Я не жалею этих исчезающих студий, хотя, конечно, дело грустное, но — раз они не выдержали борьбы за право существования?!
А ведь постановка любого спектакля — продолжение этой борьбы. И чем дальше, тем упорнее идет борьба. Всякий раз давай что-то новое, не повторяйся, «удивляй» зрителя, как говорил А. Дикий. Нельзя в искусстве победить однажды, побеждать необходимо ежедневно.
С тех пор как стали очевидны результаты нашего труда, пришли первые успехи, нам часто задают вопросы:
— А как вы начинали?
— Кто вам дал помещение?
— Как отбираете репертуар?
— Кто ваши учителя в искусстве?
— Правда ли, что вы делаете спектакли за десять дней?
— Что в постановке спектакля самое главное?
— Не хотите ли вы стать профессионалами?
— А кто вам строил театр?
— Ваше образование, а зарплата?
— Кто шьет костюмы, оформляет спектакли?
— Не переманивает ли кино ваших артистов?
— Почему ваши актеры не поступают в ГИТИС?
— А что такое ваш общественный художественный совет?
— А как к вам попасть? и т. д. и т. п.
Сейчас уже во многих публикациях наш театр называют старейшиной студийного движения. Наверное, так оно и есть, учитывая 15-летний (первые 5 лет — период становления) стаж нашей работы. Вопросы правомерны. Люди хотят знать. Очевидно, в истории становления нашего коллектива есть опыт, полезный для начинающих студий, — так, в свое время примером для нас служил опыт Театра-студии на Красной Пресне — лидера студийного движения 70-х.
И тем не менее учишься только на своем опыте, своих ошибках, своих победах и поражениях, при условии их терпеливого анализа.
«Служенье муз не терпит... колеса» — так поет Борис Гребенщиков, иронично «исправляя» великого поэта, но мне кажется, в этой современной иронической интонации точно схвачены ритм, скорость, движение нашего «вертоколесного» времени: не до анализа ошибок, пройденного — «вперед, к новым творческим достижениям», крутись колесо привычных штампов по наезженной колее видимого успеха, вперед, вперед, впе... Стоп! В чем дело? Свои ошибки, свой опыт...

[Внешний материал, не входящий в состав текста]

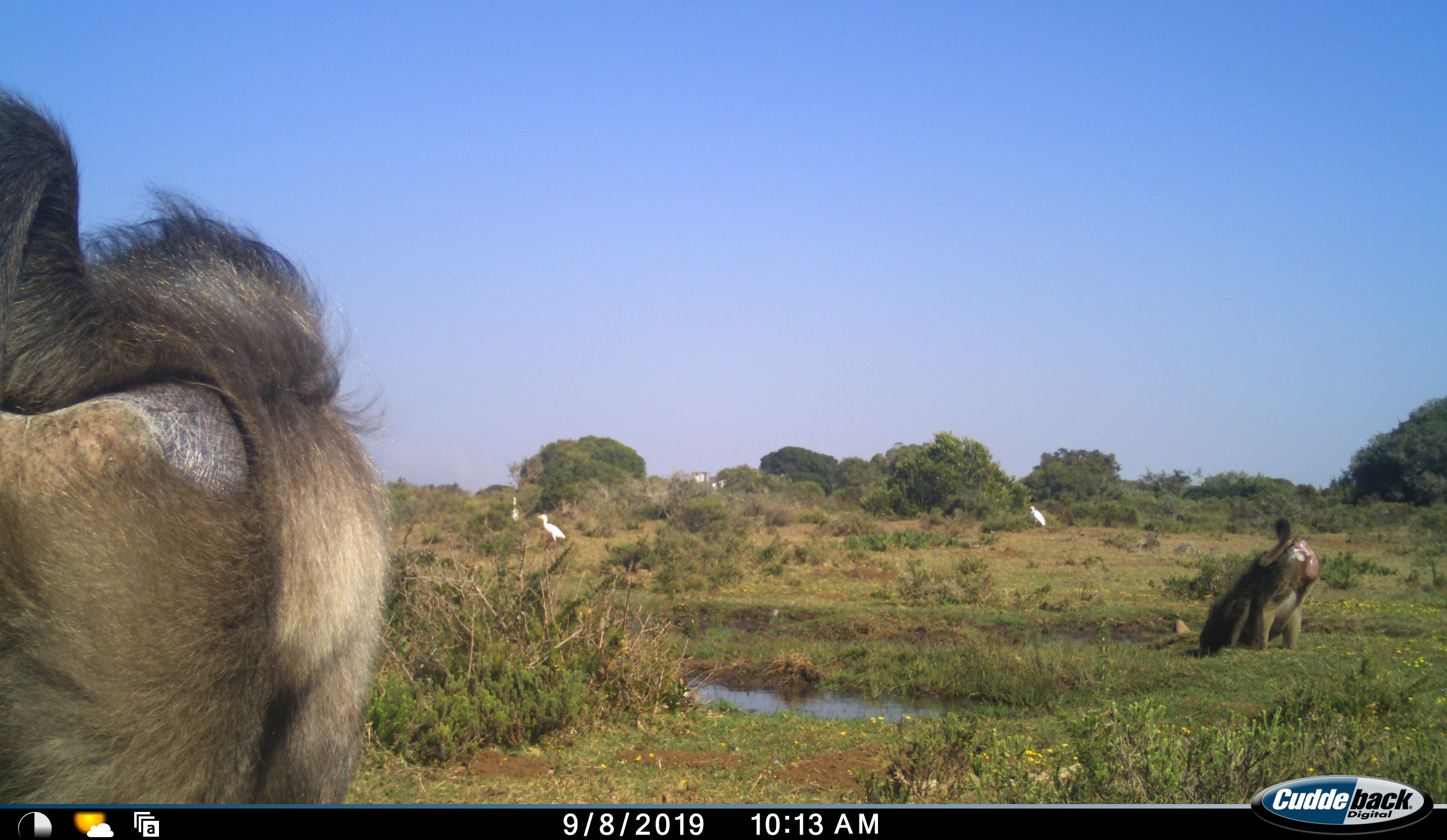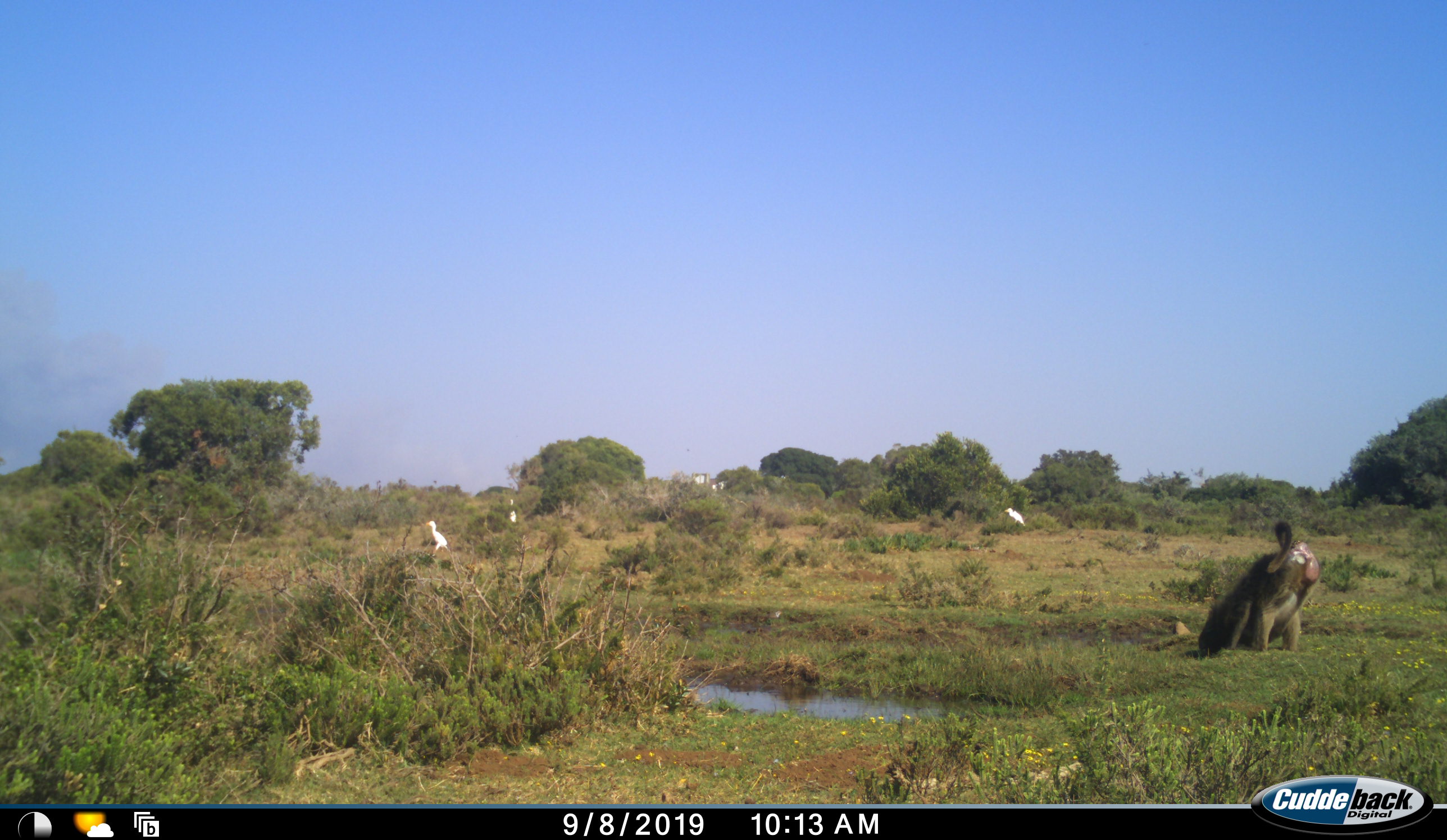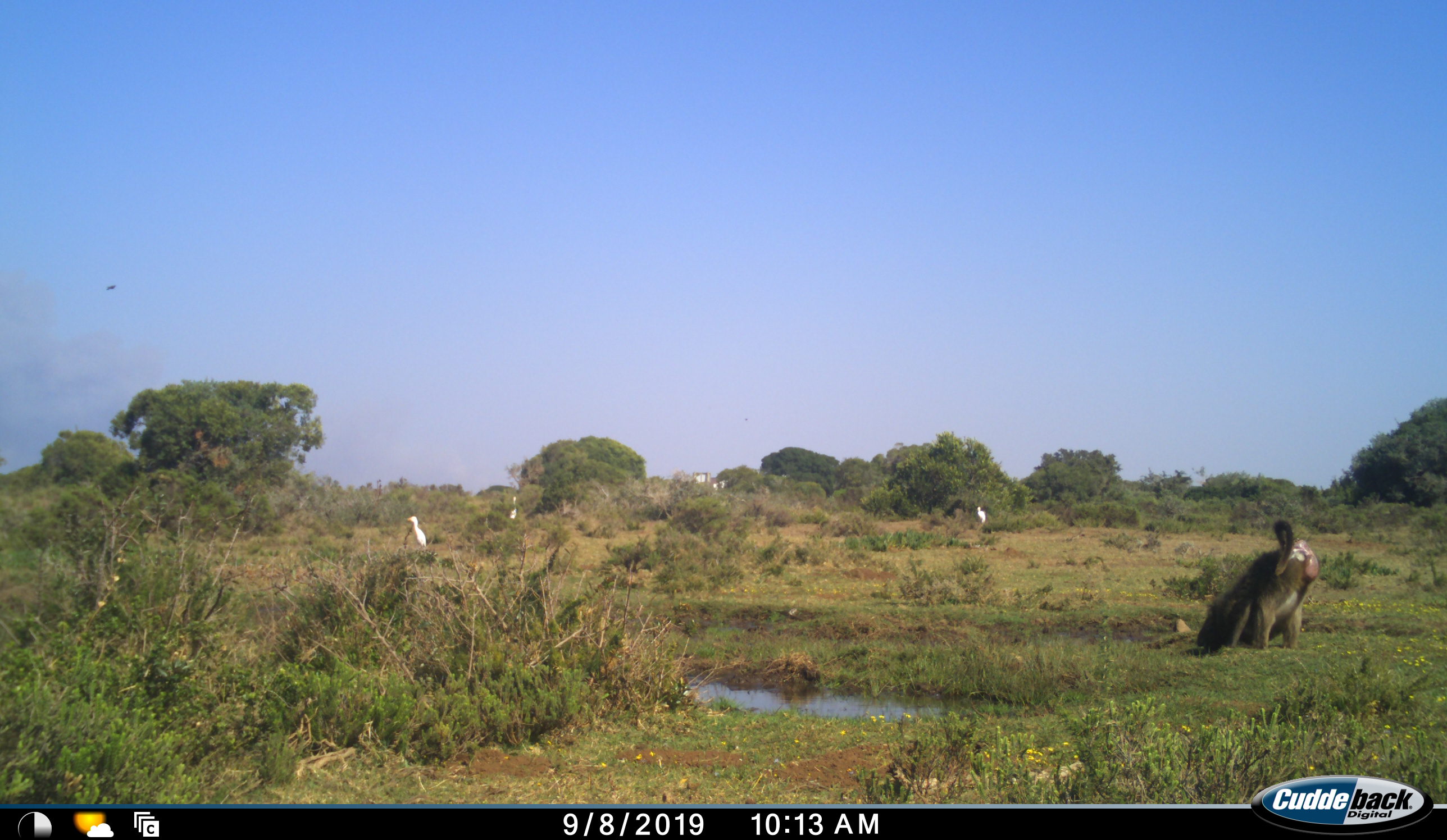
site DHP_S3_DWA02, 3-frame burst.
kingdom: Animalia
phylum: Chordata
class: Mammalia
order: Primates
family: Cercopithecidae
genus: Papio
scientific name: Papio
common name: baboon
Baboon (Papio), count 2. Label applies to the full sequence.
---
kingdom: Animalia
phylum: Chordata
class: Aves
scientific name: Aves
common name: bird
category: birdother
Birdother (bird) (Aves), count 3. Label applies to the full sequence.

«Мы должны знать результаты наших поступков» — эти слова из драмы Э. Олби вполне соответствуют нашему сегодняшнему разговору. Наш разговор о настоящем и будущем студийного движения, а в конечном итоге — о развитии театрального процесса — и не только в нашей стране, но и во всем мире. А как же иначе? А успешное участие многих наших студий на международных фестивалях?!
В стране перестройка. На идеологическом фронте настоящая революционная борьба. Борьба с косностью, ретроградами, привычным видением действительности, борьба с чиновниками от искусства. Театры бурлят. Но порой получается, как у Чехова: «Жизнь кипит, трещит, шумит, а... писать не о чем...» Действительно! Где же шедевры сценического искусства, обретшего полную свободу самовыражения, а заодно и «самоприемки»? Их нет? Не стоит спешить. Результаты будут — театр оживет, точнее, воскреснет и обретет право на ту самую гоголевскую кафедру. Не так все просто.
Страна делает поворот — честный, трудный, необходимый. На повороте, как известно, скорость снижается. Но уже сейчас мы выходим на прямую магистраль и начинаем отсчитывать версты сегодняшнего поступательного движения. И далеко не последнее слово в развитии театрального процесса — за студиями.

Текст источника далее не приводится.